Завершив шитейные работы и отступив одной ногой на шаг а второй на прах цирюльника, чтобы оценить эстетизм и качество своей работы, шестерка вдруг взмыл в воздух. Зацепившись своими дредами за трубы и неровности потолка, он отковырял от своей ступни ошейник парикмахера. Довольно и подозрительно взвизгнув, шестерка пахана спикировал на тебя и, уцепившись ногтями мизинцев на ногах за твои тестикулы, вонзил острые, затупленные и зазубренные о множество бритв шипы ошейника в твое горло. Не удовлетворившись и не примериваясь, он приник к тебе объятием Иуды и завязал тесемки ошейника сначала воровским, потом полицейским узлом и завершил многоярусным бантом так, что ты теперь не мог дышать.
После этого, расслабленный и несколько смущенный своей смелостью и усердием, шестерка пахана испустил струю усталой лиловой мочи на прах стригаля, собрал получившиеся комки в цирюльничий фартук и понес пахану, дабы тот мог намазать получившейся смесью волосы и те бы заторчали как объевшиеся рыбами-иглами коралловые змейки или пучки прямых, проходящих через координатный ноль.

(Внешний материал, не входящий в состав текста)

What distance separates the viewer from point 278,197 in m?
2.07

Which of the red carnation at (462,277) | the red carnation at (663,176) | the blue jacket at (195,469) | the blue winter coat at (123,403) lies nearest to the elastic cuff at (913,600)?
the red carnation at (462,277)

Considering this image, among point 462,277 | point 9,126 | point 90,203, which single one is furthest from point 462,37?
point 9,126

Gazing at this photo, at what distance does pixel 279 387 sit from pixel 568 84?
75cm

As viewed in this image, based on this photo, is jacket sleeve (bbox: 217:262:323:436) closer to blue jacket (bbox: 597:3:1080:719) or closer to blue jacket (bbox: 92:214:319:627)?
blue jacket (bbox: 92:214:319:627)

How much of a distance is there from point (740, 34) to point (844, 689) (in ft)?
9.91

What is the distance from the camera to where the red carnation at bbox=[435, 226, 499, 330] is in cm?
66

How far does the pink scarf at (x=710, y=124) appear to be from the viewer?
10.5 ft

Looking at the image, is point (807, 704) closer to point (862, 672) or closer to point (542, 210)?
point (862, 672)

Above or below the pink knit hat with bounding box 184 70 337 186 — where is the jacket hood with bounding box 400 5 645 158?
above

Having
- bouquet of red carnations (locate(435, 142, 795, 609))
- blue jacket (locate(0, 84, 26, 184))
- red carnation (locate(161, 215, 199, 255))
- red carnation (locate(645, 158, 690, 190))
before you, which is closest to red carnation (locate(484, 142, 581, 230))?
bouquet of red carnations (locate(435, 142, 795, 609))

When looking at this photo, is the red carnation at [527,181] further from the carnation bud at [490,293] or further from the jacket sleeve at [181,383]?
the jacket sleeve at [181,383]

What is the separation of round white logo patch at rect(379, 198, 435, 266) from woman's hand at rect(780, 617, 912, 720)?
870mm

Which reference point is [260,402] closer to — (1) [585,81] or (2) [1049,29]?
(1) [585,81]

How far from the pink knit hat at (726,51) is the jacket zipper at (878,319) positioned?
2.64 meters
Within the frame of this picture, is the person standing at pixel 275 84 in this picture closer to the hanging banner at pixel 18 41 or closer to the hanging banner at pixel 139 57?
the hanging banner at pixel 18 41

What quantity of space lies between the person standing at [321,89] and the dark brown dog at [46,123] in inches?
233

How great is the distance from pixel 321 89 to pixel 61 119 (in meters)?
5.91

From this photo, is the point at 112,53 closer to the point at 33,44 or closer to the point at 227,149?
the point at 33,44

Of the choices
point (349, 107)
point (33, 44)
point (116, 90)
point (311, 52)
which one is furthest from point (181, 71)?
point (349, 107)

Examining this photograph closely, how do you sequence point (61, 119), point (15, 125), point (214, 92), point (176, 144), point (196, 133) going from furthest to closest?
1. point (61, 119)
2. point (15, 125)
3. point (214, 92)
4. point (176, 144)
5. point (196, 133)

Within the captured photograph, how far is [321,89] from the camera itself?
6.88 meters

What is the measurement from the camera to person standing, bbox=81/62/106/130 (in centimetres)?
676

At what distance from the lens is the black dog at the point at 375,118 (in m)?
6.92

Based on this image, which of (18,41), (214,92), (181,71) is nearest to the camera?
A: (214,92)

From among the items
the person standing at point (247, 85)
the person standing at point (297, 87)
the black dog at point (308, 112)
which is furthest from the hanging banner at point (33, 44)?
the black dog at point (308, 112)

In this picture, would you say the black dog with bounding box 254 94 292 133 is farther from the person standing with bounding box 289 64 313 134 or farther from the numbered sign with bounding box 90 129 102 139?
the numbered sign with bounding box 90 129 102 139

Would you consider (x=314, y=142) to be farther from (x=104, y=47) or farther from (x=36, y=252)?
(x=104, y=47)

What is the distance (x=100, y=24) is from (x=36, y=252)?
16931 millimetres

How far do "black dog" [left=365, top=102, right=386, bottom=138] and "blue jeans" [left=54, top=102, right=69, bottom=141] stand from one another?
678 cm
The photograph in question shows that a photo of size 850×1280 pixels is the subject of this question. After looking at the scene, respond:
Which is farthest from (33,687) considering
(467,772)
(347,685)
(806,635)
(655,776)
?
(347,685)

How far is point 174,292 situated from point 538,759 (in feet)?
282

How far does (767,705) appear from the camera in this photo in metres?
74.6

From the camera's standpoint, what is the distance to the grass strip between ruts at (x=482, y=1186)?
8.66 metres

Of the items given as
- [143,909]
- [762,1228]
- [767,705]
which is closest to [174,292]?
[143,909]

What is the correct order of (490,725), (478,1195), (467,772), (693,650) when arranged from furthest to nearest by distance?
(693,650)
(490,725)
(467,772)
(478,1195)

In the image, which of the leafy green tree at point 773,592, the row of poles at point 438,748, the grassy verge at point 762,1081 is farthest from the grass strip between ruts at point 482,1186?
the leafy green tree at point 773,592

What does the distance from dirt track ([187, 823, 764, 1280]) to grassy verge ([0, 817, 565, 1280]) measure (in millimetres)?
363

Но в тебе не было ни любопытства, ни безумия, чтобы наблюдать за этой процедурой. Ты без страсти и бесстрастности лишь принимал проистекшие с тобой изменения. Твой уд и мошонка теперь были открыты всем, даже самым скромным взорам, твои ягодицы стали видимы всем тем, кто хотел проникнуть меж ними и тем, кто намеревался познать тебя с любой иной стороны. Но это не зародило в тебе даже подобия тени мысли. Будь на то твоя воля, ты бы исторг все нити, скреплявшие твою и искусственную кожу, и она бы свалилась, как валится молния в аккумулятор или как падает стонущая в предвкушении забвения устрица в пищевод. Но тебе не было до этого дела и события. Даже то, что ты теперь не мог вдыхать нашпигованный праздностью и испарениями гниющих мощей воздух, не вызывало твоего недовольства. Тебе не требовалось знать, что ты сможешь существовать без воздуха, ты и так уже не использовал его ни для наполнения легких, ни для постройки на нем башен из слоновьих кишок и бивней.
И, если бы демоны анализа не были отвергнуты тобой, они подсказали бы, что все это – еще один шаг к рождению книги, равно умерщвляющей как понявших ее, так и тех, кто не мог понять в ней смысла месторасположения любой из точек.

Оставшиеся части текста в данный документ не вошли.